EXERCISE REQUIREMENTS
Render the following rows as a JSON list of strings, one string per line, leaving out any blank lines. Begin at the line that contains "14130 W 113th Terrace Property Photo 35" and stop after the line that contains "PEUGEOT 308 S/WAGON".
THE INPUT START
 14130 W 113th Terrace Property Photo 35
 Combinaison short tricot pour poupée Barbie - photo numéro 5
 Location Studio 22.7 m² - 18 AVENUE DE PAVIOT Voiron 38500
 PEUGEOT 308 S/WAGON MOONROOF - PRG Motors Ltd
THE INPUT END
THE INPUT START
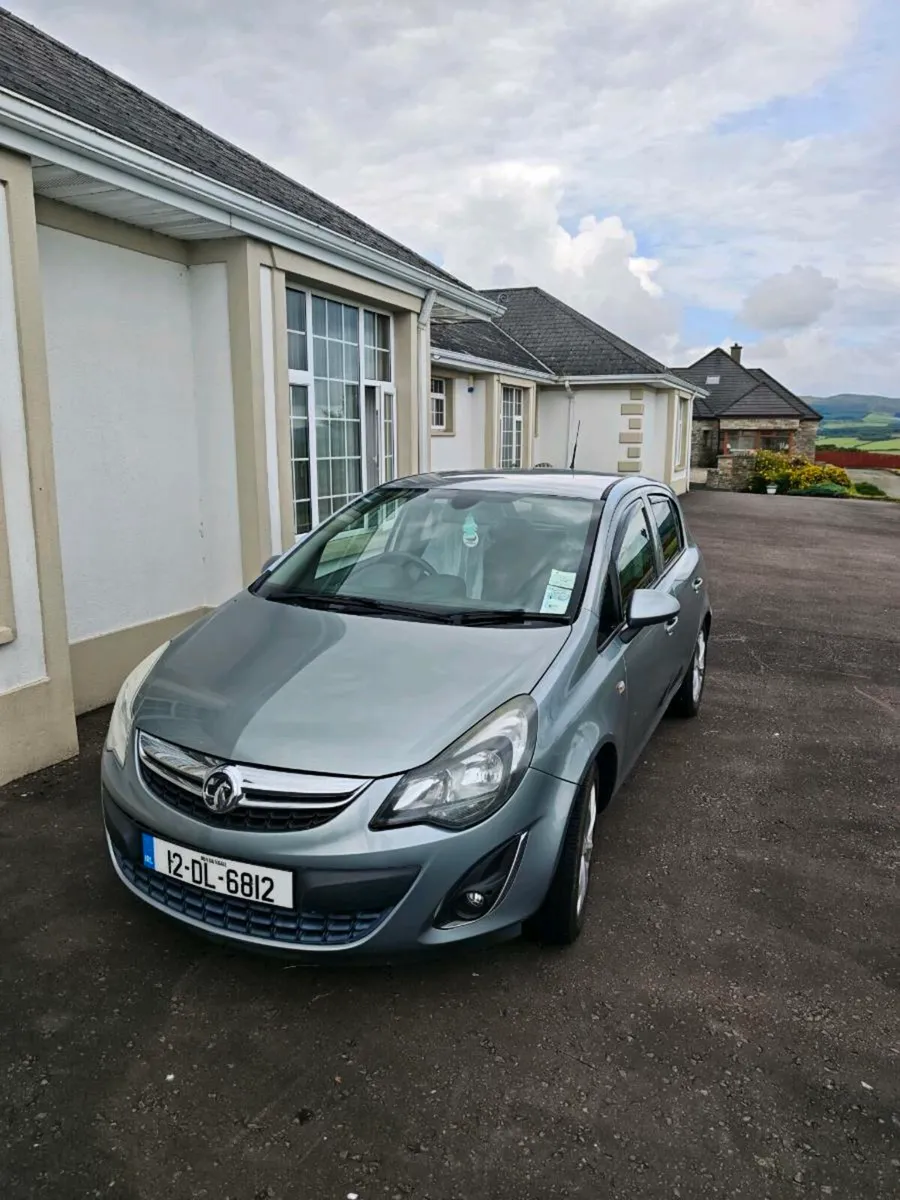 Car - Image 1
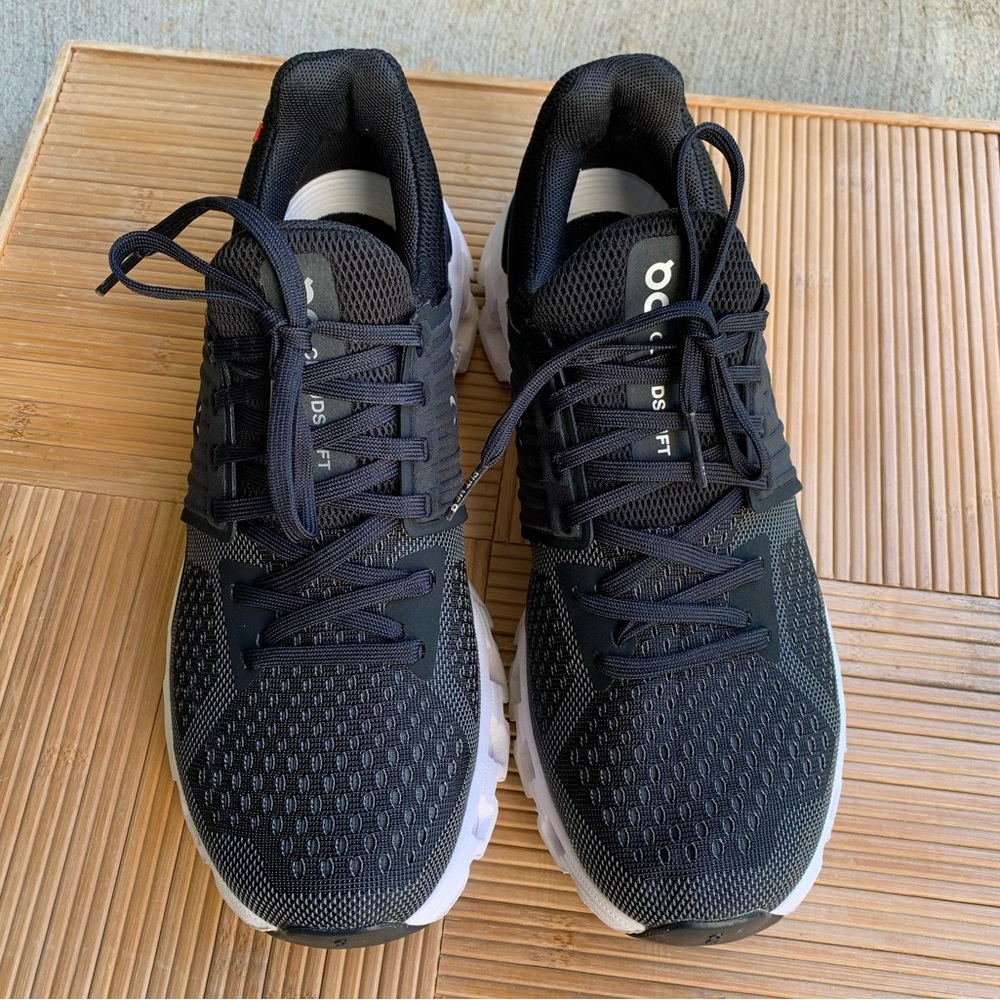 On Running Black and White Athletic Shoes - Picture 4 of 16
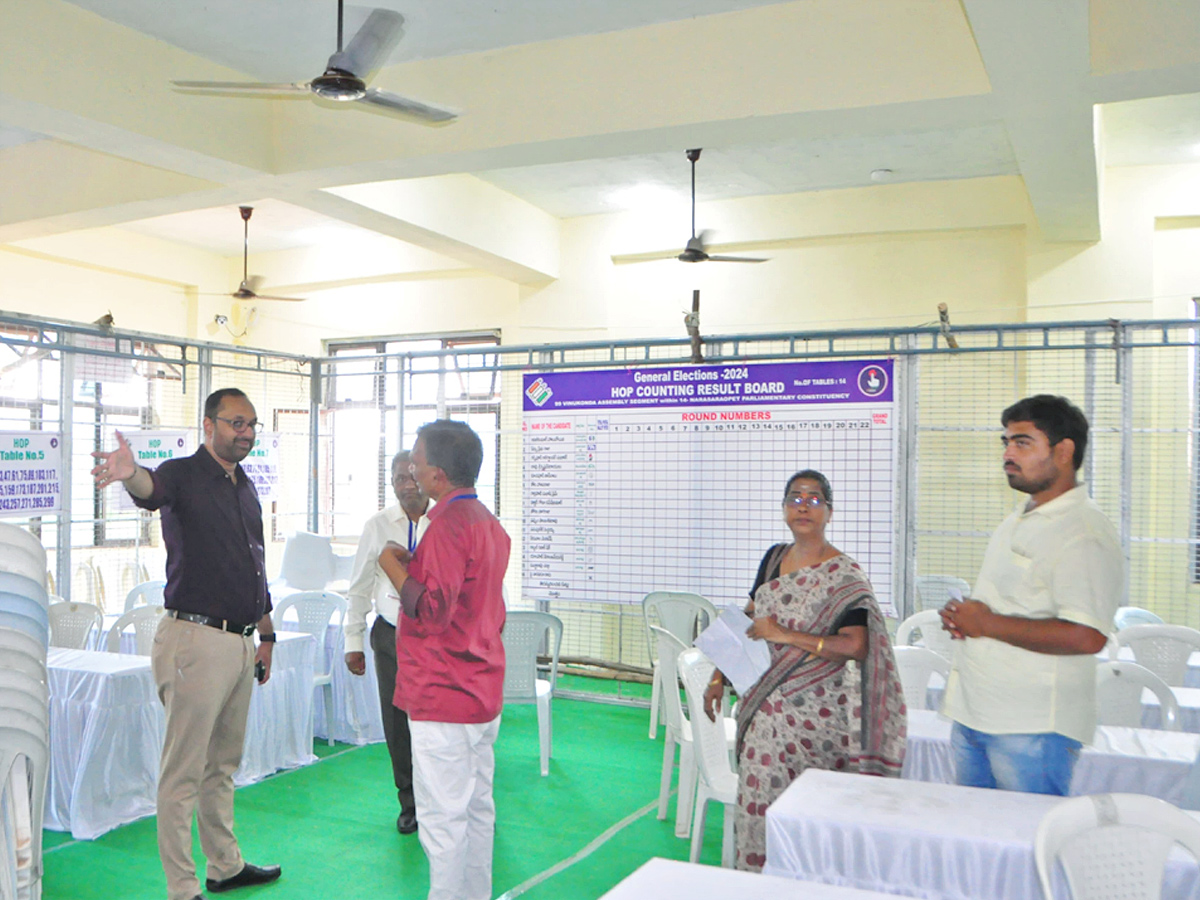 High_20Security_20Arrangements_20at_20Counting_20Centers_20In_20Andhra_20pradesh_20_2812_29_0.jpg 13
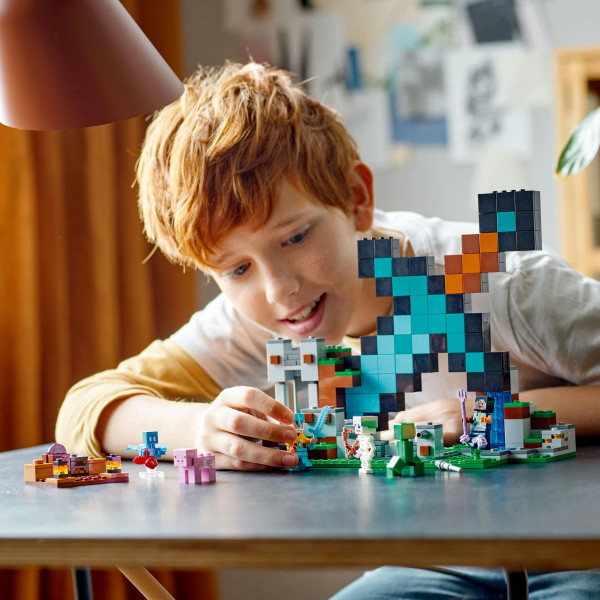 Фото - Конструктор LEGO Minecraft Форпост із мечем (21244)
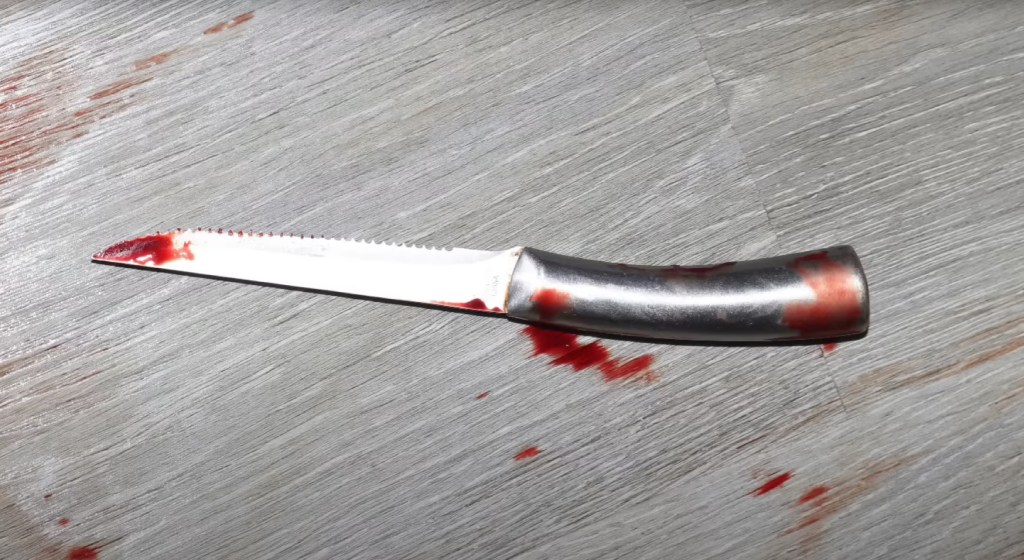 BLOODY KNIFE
THE INPUT END
FINAL ANSWER
[
  " 14130 W 113th Terrace Property Photo 35",
  " Combinaison short tricot pour poupée Barbie - photo numéro 5",
  " Location Studio 22.7 m² - 18 AVENUE DE PAVIOT Voiron 38500",
  " PEUGEOT 308 S/WAGON MOONROOF - PRG Motors Ltd"
]